Extract to read:
# looking for a way to cool down my newt tank



## Newtnerd (May 4, 2011)

Hey guys,

First of all, I'm new here so hello to you all. I would like to to say that this forum has been really helpful. There is sooo much information 

Here's my situation. I used to be really into amphibians and i had a lot of them, but i gave it up for a while due to other interests, but recently my gf and i decided to set up a little newt tank. It's a 20 gallon paludarium with a couple eastern newts and a fire belly newt. I have it set up with about 1/3 land and 2/3 water. There are a few live plants in there, mostly java moss, so i have one fluorescent bulb to keep the plants happy. 

The problem is i typically have my thermostat set to about 75 degrees and these guys need their tank to be at about 68-70 degrees. For the time being i have my thermostat at 70 and i have a fan by the tank. Plus i regularly mist the tank down with a spray bottle. The newts are fine now but i would rather not have the AC on at 70 degrees all the time. I have tried putting a frozen bottle of water at the back corner of the tank, which seems to work decently well, but is there something else people use to cool down their tanks? I was thinking of putting a small fan inside the tank. Any suggestions would be much appreciated. Thanks. 

Btw, sorry if this thread is in the wrong section of the furum. I wasn't sure which section to put it in.


----------



## motydesign (Feb 27, 2011)

instead of putting the bottle on the side, put it on top, i know that seems to go against what you are wanting (cold where the newts are) but cold falls, so give that a try and see how that works for ya?


----------



## Michael Shrom (May 20, 2004)

For the newts you are working with and your room temp if the tank is not sealed to tight a fan blowing across the top should be o.k. A fan blowing over the water area will cool the tank by evaporative cooling. Bottles of ice are o.k. but big swings in temp can be bad. Another expensive alternative is a chiller. I set up an 18 gallon tank with an AquaEuro 1/13 hp chiller and it works great.

Data lines:
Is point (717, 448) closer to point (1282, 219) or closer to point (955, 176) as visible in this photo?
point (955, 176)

==

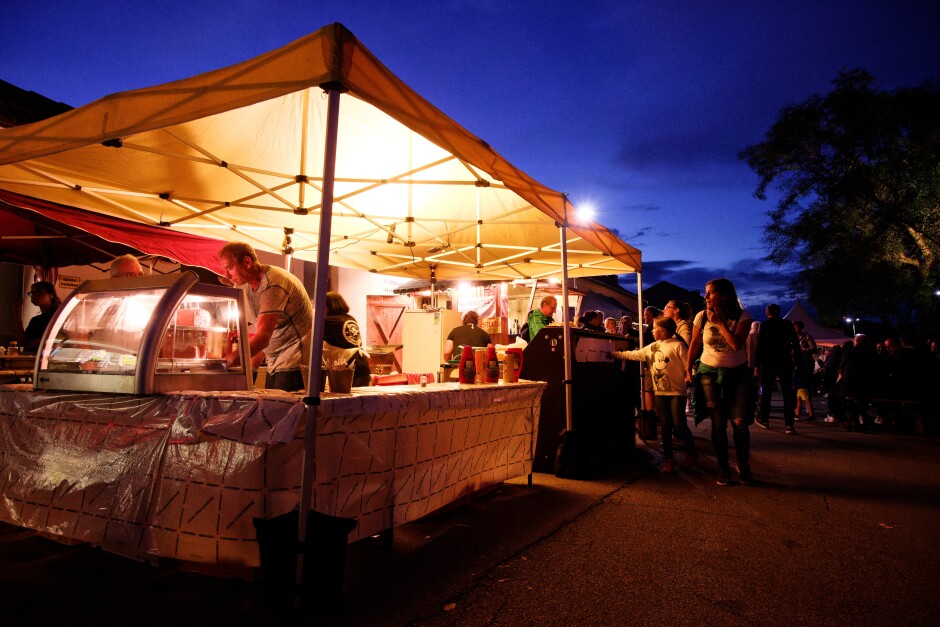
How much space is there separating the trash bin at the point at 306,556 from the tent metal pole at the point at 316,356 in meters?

* * *

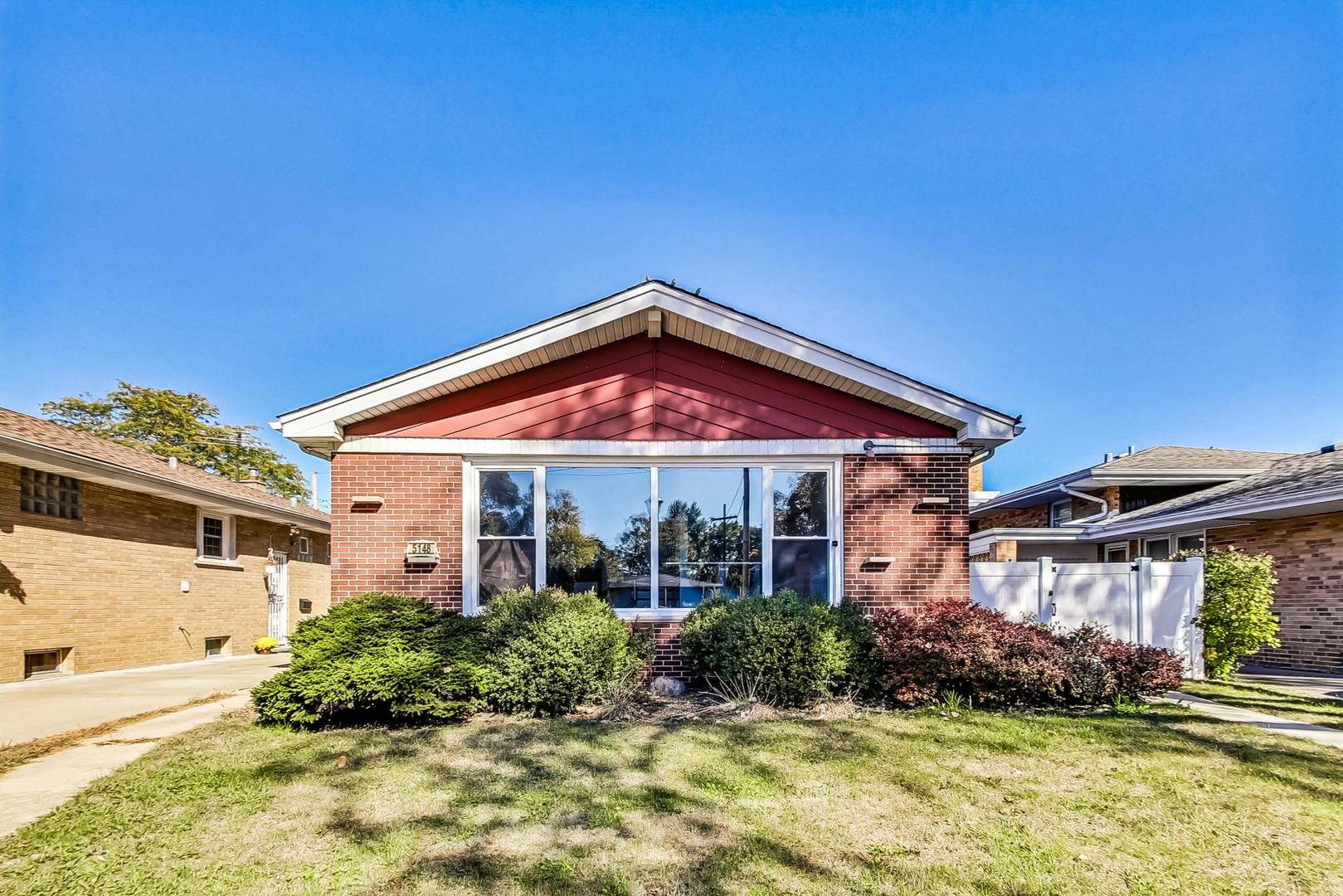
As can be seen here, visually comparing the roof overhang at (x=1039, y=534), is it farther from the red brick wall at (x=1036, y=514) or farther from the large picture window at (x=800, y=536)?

Work instructions:
A – From the newt tank cooling thread above, render this sentence in Spanish: "A fan blowing over the water area will cool the tank by evaporative cooling."
B – Carry on the newt tank cooling thread above, picking up right after its last reply.

Answers to the exercise:
A – Un ventilador que sople sobre la zona del agua enfriará el tanque mediante enfriamiento por evaporación.

B –
----------



## Newtnerd (May 4, 2011)

Thanks for the help guys. I ended up getting a 120VAC fan, which i put at the back corner of the tank facing the water. This brings down the temperature a bit through evaporative cooling, but not quite enough, so i did what you said, motydesign and put a frozen water bottle at the top of the tank. I have 1 in the freezer at all times so i can switch them out when one melts. The combination of the fan and the water bottle is keeping the tank between 66 and 68 degrees, which works quite well for these guys. Thanks again.


----------



## Golden State Mantellas (Mar 12, 2011)

When I kept fire bellied newts I had to use a chiller. In So Cal when it is 110+ outside, it is hard to cool the house below 80 let alone 70. Check your local Craigslist, often you can get chillers for much cheaper than buying them new.


----------



## leuc11 (Nov 1, 2010)

A few computer fans will keep the tank temp down


----------



## tanchu (Sep 26, 2013)

Maybe this helps? https://en.wikipedia.org/wiki/Thermoelectric_cooling


----------



## bsr8129 (Sep 23, 2010)

awhole year and this is your first post, from a thread 3 years old.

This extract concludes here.